Description of the task: Pull out every line of the entries below that contains the string "locate", and copy each one in full.

Records for the exercise:
..............................
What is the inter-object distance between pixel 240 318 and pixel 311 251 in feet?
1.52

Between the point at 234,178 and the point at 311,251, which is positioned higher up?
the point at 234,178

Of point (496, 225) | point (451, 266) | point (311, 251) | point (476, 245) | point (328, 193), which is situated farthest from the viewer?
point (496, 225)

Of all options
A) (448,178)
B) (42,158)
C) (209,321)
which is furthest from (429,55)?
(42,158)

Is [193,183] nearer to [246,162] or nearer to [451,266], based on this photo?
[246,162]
..............................
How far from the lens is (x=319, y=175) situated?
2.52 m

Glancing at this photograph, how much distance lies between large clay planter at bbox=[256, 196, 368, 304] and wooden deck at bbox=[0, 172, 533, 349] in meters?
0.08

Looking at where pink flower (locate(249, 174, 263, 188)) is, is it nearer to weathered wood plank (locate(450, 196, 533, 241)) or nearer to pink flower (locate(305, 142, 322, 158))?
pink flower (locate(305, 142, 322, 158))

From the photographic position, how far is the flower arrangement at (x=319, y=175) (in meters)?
..............................
Result for this task:
Looking at where pink flower (locate(249, 174, 263, 188)) is, is it nearer to weathered wood plank (locate(450, 196, 533, 241)) or nearer to pink flower (locate(305, 142, 322, 158))?
pink flower (locate(305, 142, 322, 158))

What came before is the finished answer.